Saturday, February 13, 2010

Stephen R. Donaldson's "gradual interview"

It's not often that a fan can interact with an author he admires, but Stephen R. Donaldson, who gained fame in the 1970s and 80s for his first and second Chronicles of Thomas Covenant the Unbeliever trilogies, has a website wherein he regularly responds to fan questions. Most authors wouldn't bother, but Donaldson, despite being in the middle of writing a Thomas Covenant tetralogy, budgets enough time to address many of the inquiries he receives through his website. One section of the site is, in fact, devoted to what he has termed a "gradual interview," i.e., a written give-and-take with fans that has been slowly unfolding over the course of time. It begins in 2004 and continues to the present. Donaldson, who is in his sixties, averages about two to four questions per day.

I began reading the gradual interview during the latter stages of Mom's cancer, and found strange comfort in reading the thoughts of one of my favorite authors. Donaldson is, predictably, a private individual, so he shies away from questions that are overly personal. He also evinces understandable irritation when different people ask the same question, but he never allows his irritation to boil over. Far from doing anything that might alienate his fans, he does his best to remain civil and patient, and will even revisit certain "repeat" questions if he feels they deserve more nuanced answers than the ones he has originally given.

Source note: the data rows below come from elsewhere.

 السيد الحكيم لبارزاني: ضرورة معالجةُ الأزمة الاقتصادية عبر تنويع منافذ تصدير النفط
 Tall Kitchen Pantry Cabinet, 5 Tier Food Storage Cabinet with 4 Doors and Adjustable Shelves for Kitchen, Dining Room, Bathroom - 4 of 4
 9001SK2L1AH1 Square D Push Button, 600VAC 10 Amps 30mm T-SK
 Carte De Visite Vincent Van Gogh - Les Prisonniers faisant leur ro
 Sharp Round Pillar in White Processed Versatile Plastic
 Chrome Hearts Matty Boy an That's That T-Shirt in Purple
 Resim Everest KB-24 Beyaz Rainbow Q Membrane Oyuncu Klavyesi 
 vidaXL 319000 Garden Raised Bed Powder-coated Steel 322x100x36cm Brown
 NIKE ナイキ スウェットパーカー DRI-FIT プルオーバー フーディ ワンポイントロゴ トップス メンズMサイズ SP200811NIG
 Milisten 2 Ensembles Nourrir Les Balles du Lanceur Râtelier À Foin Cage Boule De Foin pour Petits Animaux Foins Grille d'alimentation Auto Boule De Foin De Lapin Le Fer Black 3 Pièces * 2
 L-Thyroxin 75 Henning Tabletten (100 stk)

Donaldson is quite frank about his limits as an author. He says, for example, that writing "dialect" and "doing humor" are nearly impossible for him, and that he's not at all a visual person. He's also not afraid to address readers' confusion about this or that concept or plot point (though he discourages unsolicited criticism-- an attitude I appreciate*). The fans have, over the several years' worth of questions that I've read, asked many of the story-related questions that I had wanted to ask. Donaldson's replies to these questions have ranged from prickly to humorous to evasive, but the fact that he answers them at all is remarkable. Thanks to the interview, fans have learned that Donaldson considers his Gap series (a science fiction pentalogy) his best literary achievement, despite its failure to sell. He chafes at the way publishers pigeonhole their authors in much the same way that actors resent being typecast. He has also offered aspiring writers plenty of writerly advice throughout the interview, but one of the questions that irritates him is "How/Where do you get your inspiration?"-- a question that can only be answered in a subjective way, which both makes the answer useless to anyone else, and requires Donaldson to explain a process that is fundamentally unexplainable for him.

Thus far, I've read a little more than halfway through the gradual interview, which puts me in the early months of 2007. For those of you who know Donaldson's work, I highly recommend the interview; I'd also recommend the interview to others who, despite not knowing Donaldson or his oeuvre, might nevertheless desire some small glimpse of a writer's inner life. Donaldson has done his best to guard his privacy, but his answers still reveal much about the man.

*On April 19, 2006, Donaldson wrote:

There is no such thing as "valid" or "constructive" criticism--unless the person on the receiving end asks for it. If the recipient doesn't ask, he/she isn't, well, receptive; and the criticism is wasted. So it follows that what people choose to call "valid" or "constructive" criticism exists for the benefit of the critic, not for the good of the person being criticized. It serves the ego of the critic.

A little context: Donaldson is here referring primarily to criticisms of a work that are directed at the author after a work has been published. I don't think he's seriously contending that there's simply no such thing as valid or constructive criticism. The validity and constructiveness of any given criticism has, at least in my opinion, as much to do with the tenderness of the authorial ego as it does with the critic's personality and motivation.

That said, I side with Donaldson's general claim: I, too, often resent unsolicited criticism. And unsolicited advice. As someone who prefers to keep his own counsel when it comes to the things that matter in life, I've often had to swallow my ego and practice patience while listening to somebody tell me something I already know.